Cinco juízes divergentes responderam com a regra processual: neste estágio, as alegações devem ser tidas por verdadeiras, e esses moradores nunca chegaram à fase de produção de provas. O Sexto Circuito, outro tribunal federal de apelações, ao examinar fatos quase idênticos vindos de Flint, reconheceu uma violação da integridade corporal. A mesma Constituição, decisões opostas.
Os dois tribunais discutem o que o documento contém.

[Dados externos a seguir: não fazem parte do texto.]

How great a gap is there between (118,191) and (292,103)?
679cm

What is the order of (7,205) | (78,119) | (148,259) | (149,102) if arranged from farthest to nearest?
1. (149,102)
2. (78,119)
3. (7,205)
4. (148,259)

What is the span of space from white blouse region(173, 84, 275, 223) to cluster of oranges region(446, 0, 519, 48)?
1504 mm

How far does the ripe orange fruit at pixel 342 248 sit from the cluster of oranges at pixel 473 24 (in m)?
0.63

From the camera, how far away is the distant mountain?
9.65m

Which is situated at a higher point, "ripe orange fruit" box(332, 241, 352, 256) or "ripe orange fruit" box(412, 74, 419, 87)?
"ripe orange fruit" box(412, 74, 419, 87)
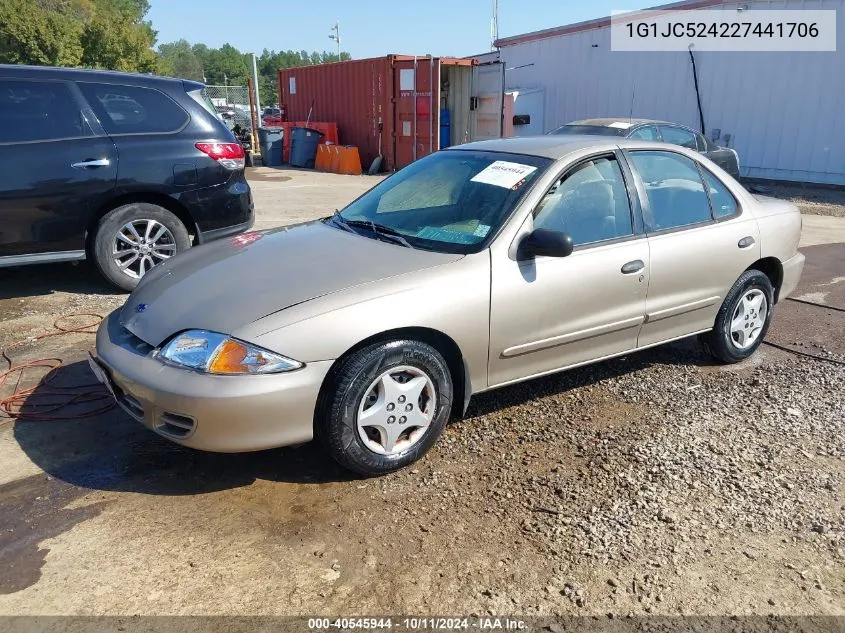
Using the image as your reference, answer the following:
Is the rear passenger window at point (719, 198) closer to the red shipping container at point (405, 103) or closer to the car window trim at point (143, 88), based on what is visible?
the car window trim at point (143, 88)

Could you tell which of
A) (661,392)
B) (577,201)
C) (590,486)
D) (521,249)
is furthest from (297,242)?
(661,392)

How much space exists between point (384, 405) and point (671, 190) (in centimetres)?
236

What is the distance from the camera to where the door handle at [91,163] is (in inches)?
215

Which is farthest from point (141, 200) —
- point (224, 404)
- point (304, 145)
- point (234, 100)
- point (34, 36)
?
point (34, 36)

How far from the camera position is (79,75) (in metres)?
5.63

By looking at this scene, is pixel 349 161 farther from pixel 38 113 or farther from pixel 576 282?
pixel 576 282

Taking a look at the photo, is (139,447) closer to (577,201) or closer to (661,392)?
(577,201)

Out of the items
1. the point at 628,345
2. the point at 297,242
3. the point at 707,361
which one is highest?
the point at 297,242

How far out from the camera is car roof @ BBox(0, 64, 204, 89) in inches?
214

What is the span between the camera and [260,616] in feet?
7.68

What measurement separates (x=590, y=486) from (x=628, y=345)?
116cm

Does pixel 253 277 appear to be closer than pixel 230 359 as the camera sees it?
No

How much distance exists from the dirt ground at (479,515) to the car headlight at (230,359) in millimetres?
627

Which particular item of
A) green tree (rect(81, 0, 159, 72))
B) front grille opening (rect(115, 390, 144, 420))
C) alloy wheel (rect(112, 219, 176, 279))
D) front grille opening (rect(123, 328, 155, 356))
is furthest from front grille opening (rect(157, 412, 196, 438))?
green tree (rect(81, 0, 159, 72))
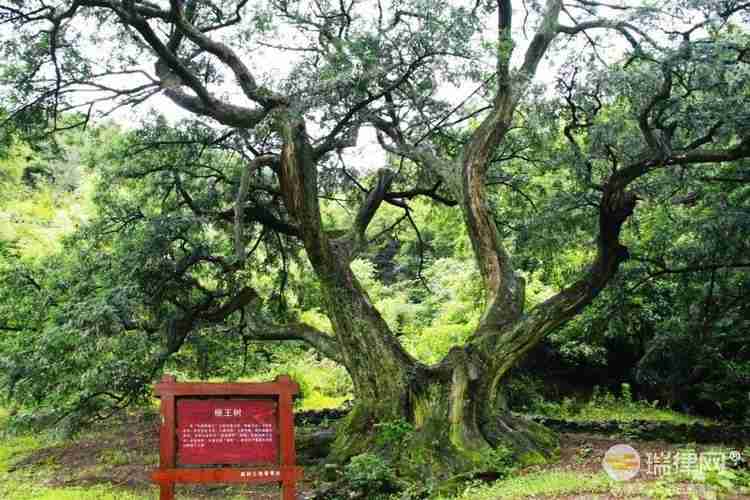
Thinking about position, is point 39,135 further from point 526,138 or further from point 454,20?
point 526,138

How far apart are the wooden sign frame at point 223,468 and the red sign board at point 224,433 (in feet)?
0.17

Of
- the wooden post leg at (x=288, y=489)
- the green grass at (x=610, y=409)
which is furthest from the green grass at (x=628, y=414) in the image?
the wooden post leg at (x=288, y=489)

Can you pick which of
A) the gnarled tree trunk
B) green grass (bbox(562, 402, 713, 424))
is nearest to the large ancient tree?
the gnarled tree trunk

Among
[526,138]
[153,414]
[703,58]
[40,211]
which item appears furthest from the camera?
[40,211]

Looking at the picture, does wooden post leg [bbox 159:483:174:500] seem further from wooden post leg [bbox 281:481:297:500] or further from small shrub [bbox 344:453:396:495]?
small shrub [bbox 344:453:396:495]

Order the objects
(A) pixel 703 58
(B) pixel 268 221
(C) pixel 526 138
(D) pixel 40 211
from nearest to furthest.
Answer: (A) pixel 703 58 < (B) pixel 268 221 < (C) pixel 526 138 < (D) pixel 40 211

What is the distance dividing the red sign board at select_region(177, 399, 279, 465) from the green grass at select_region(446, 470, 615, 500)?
186 cm

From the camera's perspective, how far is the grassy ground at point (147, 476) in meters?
5.25

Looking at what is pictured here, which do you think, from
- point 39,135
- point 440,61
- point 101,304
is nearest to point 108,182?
point 39,135

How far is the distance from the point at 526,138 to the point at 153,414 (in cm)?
1020

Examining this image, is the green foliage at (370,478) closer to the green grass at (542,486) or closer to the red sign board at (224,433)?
the green grass at (542,486)

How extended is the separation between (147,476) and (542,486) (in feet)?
17.5

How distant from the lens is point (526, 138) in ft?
33.9

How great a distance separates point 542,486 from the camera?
602cm
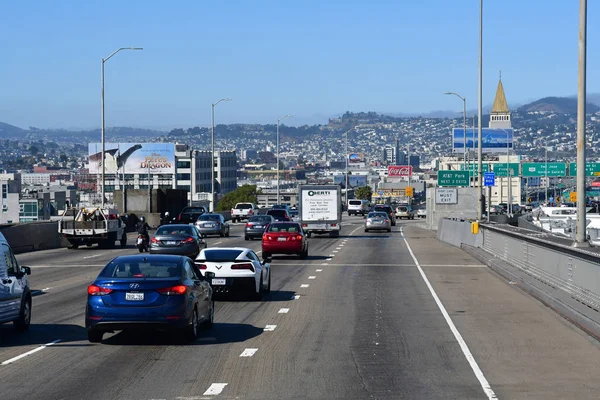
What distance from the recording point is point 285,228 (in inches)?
1510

Amós nunca fez essa pergunta. Ele pregou a um reino próspero e religioso cujos tribunais funcionavam bem para quem era de dentro e afastavam os necessitados (versículo 12), enquanto as festas religiosas seguiam o calendário. Deus recusou o culto, o ruído dos cânticos (versículos 21 a 23), e ergueu uma única alternativa: as águas do profeta, a justiça como correnteza que precisa alcançar alguém para valer.
A maioria escreveu que a Constituição "não oferece remédio" e apontou os moradores para ações de indenização, eleições e legislaturas. Essa lista é exatamente onde Amós mirava. Em Jackson, a correnteza parou na torneira, e a decisão ainda pode estar juridicamente correta. O que a Constituição não garante, o Deus de Amós continua exigindo.
Sources
Sterling v. City of Jackson, No. 24-60370 (en banc)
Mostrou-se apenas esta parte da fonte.